> Pigweed’s pw_watch module solves this inefficiency directly, providing a watcher that automatically invokes a build when a file is saved, and also runs the specific tests affected by the code changes. This drastically reduces the edit-compile-flash-test cycle for changes.
Eh, no thanks. Web dev environments can get away with this because the turnaround time is so quick, but even a medium sized embedded C++ project can easily take minutes to build, plus 30+ seconds to download, even with a debugger.
Please don't try to bring webdev workflows into the embedded space. This isn't javascript.
And then pushing it to a target and testing it. Again, are you nuts? I work in the real world, with physical devices that can and will break if I misuse them. Blindly flashing my latest unfinished change is a great way to wreck equipment, even if it happens to compile.
Maybe it makes sense for something like the MCU on a network switch. But it doesn't sound like something I want anywhere near any codebase I'm committing to.
Handling the dependency management and environment is nice though. That part is absolutely a low-grade irritation that would be nice to get rid of.
In the embedded space I've found unit tests to mostly be useful for testing logic and algorithms but not terribly useful for testing hardware integration, which is where all the really painful and tedious problems happen. If the unit test passes on the board but fails on your host it's likely due to a compiler bug or a bug in the MCU, and you usually just work around those.

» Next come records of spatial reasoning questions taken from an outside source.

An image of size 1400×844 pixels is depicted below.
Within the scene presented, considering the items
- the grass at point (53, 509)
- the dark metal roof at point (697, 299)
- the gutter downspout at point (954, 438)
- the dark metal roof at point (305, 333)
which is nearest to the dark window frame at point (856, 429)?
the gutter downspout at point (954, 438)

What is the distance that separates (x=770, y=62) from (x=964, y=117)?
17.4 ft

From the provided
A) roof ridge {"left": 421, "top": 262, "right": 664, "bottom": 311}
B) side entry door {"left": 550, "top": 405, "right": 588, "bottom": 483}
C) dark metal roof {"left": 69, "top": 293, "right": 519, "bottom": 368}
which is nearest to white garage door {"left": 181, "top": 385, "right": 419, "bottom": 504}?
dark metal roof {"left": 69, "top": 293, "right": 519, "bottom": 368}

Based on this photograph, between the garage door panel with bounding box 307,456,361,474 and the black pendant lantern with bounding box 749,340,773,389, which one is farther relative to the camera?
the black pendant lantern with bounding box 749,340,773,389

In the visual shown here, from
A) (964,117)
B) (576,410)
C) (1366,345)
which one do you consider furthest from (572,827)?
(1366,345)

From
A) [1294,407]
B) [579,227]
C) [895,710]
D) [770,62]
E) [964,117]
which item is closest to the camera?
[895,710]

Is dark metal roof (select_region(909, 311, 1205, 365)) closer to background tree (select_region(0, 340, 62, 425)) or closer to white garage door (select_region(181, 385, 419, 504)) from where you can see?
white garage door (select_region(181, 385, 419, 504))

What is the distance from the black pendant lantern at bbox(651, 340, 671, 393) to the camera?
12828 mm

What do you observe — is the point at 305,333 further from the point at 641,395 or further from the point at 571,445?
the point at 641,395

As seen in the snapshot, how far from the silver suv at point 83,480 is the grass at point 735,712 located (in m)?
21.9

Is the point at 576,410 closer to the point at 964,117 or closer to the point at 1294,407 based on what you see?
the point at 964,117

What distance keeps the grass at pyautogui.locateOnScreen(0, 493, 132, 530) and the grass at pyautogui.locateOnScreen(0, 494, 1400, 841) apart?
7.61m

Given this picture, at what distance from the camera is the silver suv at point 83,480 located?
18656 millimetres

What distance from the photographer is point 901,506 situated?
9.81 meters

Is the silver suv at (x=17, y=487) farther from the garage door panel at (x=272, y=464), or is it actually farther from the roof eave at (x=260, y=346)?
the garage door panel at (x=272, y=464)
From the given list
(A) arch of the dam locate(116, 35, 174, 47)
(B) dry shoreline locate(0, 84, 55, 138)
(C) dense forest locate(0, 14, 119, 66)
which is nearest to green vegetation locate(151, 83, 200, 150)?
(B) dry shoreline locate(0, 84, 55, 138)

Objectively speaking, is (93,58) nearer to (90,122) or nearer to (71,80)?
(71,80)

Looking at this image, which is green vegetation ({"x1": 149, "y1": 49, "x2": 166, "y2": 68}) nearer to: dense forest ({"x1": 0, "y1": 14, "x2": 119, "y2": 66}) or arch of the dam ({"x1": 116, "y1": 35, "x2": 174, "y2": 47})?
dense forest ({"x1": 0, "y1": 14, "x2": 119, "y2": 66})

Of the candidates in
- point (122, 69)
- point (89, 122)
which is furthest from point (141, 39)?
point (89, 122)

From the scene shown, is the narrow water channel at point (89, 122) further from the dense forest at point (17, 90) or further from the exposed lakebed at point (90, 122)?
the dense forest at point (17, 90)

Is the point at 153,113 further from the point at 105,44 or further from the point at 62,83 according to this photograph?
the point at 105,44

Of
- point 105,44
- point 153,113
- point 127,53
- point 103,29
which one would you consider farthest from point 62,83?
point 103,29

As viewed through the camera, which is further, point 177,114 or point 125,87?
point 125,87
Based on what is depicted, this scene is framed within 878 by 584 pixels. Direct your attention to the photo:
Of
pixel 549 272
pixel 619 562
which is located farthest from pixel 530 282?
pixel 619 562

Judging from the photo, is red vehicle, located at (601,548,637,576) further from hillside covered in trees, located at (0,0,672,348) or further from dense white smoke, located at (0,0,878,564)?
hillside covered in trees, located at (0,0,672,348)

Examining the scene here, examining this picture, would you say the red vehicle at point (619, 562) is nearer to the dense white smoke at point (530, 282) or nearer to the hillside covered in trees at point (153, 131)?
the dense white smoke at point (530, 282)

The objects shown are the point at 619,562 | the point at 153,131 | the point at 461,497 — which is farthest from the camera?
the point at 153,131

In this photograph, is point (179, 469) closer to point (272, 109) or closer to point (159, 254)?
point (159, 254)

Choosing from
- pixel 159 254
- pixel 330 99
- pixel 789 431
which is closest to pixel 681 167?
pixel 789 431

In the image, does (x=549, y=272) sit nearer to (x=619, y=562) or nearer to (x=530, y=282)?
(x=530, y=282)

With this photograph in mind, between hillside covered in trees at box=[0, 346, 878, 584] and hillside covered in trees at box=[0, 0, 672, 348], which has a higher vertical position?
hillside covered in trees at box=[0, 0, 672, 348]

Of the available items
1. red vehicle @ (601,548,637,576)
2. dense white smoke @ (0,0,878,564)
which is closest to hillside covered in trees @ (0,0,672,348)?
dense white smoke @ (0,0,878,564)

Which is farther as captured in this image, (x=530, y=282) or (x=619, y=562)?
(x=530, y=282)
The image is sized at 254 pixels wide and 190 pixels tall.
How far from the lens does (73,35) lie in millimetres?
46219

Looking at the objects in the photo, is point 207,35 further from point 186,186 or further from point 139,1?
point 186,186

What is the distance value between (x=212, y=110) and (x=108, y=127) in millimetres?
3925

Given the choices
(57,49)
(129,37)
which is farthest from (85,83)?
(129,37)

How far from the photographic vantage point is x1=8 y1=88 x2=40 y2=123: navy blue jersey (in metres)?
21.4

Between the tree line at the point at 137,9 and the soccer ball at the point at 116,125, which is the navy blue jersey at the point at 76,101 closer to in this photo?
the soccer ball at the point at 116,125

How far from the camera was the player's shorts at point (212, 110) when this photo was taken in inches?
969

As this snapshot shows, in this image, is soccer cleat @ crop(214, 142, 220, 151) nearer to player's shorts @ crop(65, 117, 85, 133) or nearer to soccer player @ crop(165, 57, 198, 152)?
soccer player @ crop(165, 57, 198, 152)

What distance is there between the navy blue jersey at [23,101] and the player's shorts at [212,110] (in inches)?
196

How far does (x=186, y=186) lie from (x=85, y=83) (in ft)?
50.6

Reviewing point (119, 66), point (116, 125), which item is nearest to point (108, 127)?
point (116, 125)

What would be more interesting is creating an environment to support manual and automated integration and system-level testing. I haven't seen such a system in practice because such systems require a very lengthy and painful characterization of the system under test. They also require hardware support, meaning a tool needs to be integrated with the software to interface with and measure the output of the system under test. These can range from simple I2c-based GPIO expanders for monitoring and controlling IO lines to pressure and flow meters for pneumatic measurements, or current probes for instantaneous and aggregate power draw measurements. This is more like laboratory automation so I think a lot of software people try to avoid doing these things.
Do you have any plans to implement APIs that might enable development of such a system in the future?
Running them on-target is more of an integration test -- useful too, obviously, but gives a quite low level of assurance.
But it looks like it's just a set of small plug-ins like statically-allocated strings and easy tests.
I guess that's cool too, but...eh. I agree with others who say that it seems counterproductive to try to run embedded integration tests every time a file is saved. This sort of looks like a solution in search of a problem.
Also, when has Google ever supported a novel project like this over the long term? I'm not too eager to buy into something that'll get discontinued a few years down the line.
Is it bare-metal embedded developers? Can it work with yocto or buildroot for those who rely on deploying linux on embedded?